Technical information
- Licensing authority: FCC
- Facility ID: 65693
- Class: B
- ERP: 13,000 watts (analog); 270 watts (digital);
- HAAT: 294 meters (965 ft)
- Transmitter coordinates: 39°20′5″N 76°39′2″W﻿ / ﻿39.33472°N 76.65056°W

Links
- Public license information: Public file; LMS;
- Webcast: Listen live
- Website: www.98online.com

= WIYY =

Rock radio station in Baltimore

WIYY (97.9 FM, "98 Rock") is a commercial radio station in Baltimore, Maryland. It is owned by Hearst Communications and broadcasts a mainstream rock radio format. WIYY shares studios and offices with sister stations WBAL (1090 AM) and WBAL-TV (channel 11) on Television Hill in the Woodberry section of Baltimore. WIYY's transmitter utilizes WBAL-TV's 'candlestick' antenna on the shared Television Hill candelabra tower.

WIYY and WBAL are the flagship stations of the Baltimore Ravens radio network and the Baltimore Orioles Radio Network. The two are the only radio stations owned by the Hearst Corporation.

==History==
In January 1948, WMAR-FM signed on for the first time on 97.9, owned by the A.S. Abell Company, publishers of the Baltimore Sun and founders of WMAR-TV, Baltimore's first television station. WMAR-FM was a collaborative partner of Transit Rides Inc., a Taft Broadcasting division using the format's early years to develop a background music service specifically for public transportation. While many Americans were buying TV sets, few owned FM radios. After two years on the air, Abell decided to shut down WMAR-FM in June 1950 and turned in its license to the Federal Communications Commission. (The callsign WMAR-FM returned to Baltimore in 1968 when Abell bought the station on 106.5, now WWMX).
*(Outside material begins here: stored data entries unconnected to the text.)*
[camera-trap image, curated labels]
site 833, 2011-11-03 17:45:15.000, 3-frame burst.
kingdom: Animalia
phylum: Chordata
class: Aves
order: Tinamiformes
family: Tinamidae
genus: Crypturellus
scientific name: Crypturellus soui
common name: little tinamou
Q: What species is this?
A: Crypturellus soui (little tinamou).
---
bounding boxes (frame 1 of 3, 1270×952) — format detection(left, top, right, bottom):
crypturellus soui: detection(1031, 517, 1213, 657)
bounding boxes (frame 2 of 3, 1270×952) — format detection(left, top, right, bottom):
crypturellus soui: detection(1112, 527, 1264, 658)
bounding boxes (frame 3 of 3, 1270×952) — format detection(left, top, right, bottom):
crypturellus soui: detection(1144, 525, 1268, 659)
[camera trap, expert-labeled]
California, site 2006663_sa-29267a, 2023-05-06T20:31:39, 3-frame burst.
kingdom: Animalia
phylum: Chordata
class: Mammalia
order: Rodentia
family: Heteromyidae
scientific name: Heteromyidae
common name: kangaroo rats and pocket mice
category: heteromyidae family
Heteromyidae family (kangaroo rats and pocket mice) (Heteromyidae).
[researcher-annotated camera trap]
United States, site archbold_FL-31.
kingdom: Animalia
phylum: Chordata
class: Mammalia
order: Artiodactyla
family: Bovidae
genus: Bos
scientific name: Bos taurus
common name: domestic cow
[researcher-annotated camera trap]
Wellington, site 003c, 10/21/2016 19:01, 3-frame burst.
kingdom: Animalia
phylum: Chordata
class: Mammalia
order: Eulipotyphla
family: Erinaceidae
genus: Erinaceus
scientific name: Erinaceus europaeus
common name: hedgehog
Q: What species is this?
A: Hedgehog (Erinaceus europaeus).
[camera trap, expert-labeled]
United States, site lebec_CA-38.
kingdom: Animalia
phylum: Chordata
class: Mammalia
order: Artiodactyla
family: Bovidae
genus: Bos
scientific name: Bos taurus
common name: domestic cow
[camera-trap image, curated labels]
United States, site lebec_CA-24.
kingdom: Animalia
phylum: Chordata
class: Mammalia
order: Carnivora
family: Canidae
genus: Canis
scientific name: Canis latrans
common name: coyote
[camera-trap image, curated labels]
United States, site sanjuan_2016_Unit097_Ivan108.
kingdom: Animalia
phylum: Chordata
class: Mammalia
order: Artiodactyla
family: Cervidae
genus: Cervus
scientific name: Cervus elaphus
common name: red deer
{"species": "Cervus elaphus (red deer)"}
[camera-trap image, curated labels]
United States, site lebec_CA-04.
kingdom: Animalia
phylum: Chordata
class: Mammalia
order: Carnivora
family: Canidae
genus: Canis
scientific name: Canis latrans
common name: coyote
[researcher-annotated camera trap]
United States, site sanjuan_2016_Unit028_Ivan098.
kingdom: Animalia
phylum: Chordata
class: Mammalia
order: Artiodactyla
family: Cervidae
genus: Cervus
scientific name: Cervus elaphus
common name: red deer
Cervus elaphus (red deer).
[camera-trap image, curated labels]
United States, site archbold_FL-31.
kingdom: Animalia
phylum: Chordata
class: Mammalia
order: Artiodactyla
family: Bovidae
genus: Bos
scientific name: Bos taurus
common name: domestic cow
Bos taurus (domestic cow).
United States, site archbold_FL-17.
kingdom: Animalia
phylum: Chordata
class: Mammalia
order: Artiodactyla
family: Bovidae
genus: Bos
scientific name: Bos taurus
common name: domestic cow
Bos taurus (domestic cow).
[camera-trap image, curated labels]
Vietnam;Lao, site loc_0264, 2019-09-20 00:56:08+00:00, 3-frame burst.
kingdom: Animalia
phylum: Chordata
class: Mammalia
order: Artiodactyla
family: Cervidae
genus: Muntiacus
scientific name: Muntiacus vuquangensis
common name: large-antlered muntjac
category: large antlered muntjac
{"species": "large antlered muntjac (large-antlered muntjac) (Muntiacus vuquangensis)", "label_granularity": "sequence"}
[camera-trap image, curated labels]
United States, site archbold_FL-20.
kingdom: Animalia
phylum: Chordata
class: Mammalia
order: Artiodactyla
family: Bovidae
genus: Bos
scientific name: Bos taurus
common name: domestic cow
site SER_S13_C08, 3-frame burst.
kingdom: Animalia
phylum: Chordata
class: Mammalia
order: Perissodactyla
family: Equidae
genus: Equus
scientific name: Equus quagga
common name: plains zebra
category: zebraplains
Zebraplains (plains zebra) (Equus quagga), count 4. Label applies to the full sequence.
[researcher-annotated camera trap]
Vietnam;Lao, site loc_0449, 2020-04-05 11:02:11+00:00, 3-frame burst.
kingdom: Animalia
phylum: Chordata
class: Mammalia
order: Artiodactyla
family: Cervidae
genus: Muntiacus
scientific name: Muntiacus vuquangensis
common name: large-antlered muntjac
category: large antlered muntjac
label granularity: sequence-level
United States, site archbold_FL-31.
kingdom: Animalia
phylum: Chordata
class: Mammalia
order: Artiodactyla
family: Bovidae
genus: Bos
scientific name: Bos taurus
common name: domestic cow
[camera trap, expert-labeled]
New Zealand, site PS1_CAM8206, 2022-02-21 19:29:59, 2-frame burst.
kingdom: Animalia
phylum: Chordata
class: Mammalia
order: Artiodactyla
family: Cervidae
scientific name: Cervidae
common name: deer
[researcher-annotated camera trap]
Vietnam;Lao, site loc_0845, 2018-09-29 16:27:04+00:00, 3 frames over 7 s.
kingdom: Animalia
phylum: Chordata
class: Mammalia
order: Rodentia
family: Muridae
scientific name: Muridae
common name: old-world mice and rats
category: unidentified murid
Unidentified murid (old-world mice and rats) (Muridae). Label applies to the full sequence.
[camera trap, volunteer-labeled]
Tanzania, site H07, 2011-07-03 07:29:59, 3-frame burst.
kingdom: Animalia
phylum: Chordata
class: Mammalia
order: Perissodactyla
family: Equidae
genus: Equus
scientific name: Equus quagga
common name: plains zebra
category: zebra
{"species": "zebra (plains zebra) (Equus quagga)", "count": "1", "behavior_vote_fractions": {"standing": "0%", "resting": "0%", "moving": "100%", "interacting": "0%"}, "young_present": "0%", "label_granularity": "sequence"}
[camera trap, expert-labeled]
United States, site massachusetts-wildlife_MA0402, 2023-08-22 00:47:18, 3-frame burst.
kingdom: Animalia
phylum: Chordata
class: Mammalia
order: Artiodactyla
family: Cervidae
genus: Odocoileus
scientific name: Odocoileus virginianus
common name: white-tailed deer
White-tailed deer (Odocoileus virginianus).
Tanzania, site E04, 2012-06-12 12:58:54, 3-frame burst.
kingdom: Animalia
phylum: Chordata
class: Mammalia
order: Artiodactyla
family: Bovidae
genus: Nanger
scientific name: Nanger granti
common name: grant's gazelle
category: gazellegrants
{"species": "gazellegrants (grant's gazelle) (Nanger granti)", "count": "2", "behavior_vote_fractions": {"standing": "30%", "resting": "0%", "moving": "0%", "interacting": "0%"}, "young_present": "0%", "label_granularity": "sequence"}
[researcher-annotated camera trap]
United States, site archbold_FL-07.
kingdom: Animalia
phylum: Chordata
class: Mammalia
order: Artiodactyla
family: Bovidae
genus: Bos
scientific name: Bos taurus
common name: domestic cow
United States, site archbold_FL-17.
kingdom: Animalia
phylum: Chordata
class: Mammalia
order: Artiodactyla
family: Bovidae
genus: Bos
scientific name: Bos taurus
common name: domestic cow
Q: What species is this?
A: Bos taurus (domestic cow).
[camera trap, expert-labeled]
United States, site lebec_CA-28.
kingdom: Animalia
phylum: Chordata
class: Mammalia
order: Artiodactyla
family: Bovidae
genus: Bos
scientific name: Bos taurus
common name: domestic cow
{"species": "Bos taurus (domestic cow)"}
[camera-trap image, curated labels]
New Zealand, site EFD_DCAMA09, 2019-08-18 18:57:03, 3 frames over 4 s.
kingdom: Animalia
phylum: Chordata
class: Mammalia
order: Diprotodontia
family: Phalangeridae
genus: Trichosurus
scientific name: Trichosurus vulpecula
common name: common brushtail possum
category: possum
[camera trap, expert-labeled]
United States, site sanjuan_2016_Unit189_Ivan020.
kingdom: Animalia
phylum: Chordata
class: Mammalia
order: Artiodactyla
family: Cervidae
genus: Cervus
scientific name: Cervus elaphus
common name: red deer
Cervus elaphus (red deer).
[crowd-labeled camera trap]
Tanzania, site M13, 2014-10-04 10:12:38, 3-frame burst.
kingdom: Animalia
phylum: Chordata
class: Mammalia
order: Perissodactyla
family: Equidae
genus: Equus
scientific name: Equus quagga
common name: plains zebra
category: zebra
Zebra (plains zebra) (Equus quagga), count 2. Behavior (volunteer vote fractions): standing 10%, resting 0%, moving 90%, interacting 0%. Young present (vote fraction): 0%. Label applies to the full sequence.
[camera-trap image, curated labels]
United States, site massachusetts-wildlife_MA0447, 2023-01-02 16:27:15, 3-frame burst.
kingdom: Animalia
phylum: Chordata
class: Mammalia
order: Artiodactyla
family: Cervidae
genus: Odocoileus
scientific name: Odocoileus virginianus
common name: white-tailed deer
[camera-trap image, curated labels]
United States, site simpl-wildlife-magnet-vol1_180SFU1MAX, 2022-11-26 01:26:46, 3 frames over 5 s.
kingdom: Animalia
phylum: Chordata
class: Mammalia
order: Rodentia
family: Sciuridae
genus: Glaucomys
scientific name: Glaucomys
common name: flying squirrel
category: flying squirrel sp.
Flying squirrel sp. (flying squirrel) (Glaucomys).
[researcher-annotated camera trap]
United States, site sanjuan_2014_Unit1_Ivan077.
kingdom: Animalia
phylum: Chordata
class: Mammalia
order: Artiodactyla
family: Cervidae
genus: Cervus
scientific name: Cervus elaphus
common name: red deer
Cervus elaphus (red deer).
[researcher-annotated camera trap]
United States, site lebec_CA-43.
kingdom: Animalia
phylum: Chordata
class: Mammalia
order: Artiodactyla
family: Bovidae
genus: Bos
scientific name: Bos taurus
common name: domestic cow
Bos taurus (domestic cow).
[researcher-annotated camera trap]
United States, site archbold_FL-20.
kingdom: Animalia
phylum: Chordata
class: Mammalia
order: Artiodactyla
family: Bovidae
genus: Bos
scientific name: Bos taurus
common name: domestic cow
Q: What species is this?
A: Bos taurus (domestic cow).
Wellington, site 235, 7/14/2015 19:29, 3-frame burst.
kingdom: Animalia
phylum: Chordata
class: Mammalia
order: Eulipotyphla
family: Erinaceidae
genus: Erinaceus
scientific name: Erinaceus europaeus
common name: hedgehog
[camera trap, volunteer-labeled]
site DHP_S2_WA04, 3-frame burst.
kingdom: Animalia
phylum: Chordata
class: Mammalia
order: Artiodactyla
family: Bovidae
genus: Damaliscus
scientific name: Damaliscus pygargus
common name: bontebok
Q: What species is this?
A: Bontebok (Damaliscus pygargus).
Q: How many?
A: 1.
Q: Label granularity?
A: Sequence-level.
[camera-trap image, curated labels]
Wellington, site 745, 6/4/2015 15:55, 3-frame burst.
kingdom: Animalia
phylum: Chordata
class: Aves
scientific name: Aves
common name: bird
The 97.9 frequency remained silent until December 1958 when WFDS-FM signed on for the first time, a classical music outlet under the ownership of William S. Cook, a Baltimore native and professional engineer. Cook created WFDS-FM as one of the first radio stations in the United States to experiment with stereo. The Hearst Corporation purchased the station in April 1960 and retained classical music while changing the call sign to WBAL-FM.

In June 1975, WBAL-FM joined NBC Radio Network's 24-hour national "News and Information Service" (NIS) becoming an all news radio station on the FM dial, rare in that era. It was the largest market network affiliate of NIS not to be an NBC Radio owned-and-operated station. After two years of all-news and low ratings, NBC closed down NIS in late May 1977, but WBAL-FM bailed on the service early.

WBAL-FM switched its call sign to WIYY and began its rock music format on March 28, 1977. It has used the 98 Rock branding since the flip. WIYY is a rare radio station that has kept the same format for multiple decades.

In 2005, WBAL and WIYY were named the flagship stations of the Baltimore Ravens Radio Network. In 2022, WBAL and WIYY became the official broadcaster of the Baltimore Orioles. The Hearst stations took over that designation from the Orioles' previous flagship, WJZ-FM.

==Awards==
In 2007, the station was nominated for the Radio & Records magazine Active Rock Station of the Year Award for the top 25 markets. Other nominees included WAAF in Boston, KBPI in Denver, WRIF in Detroit, WMMR in Philadelphia, and KISW in Seattle.

WIYY was a nominee for the 2012 "Major Market Radio Station of the Year" RadioContraband Rock Radio Award.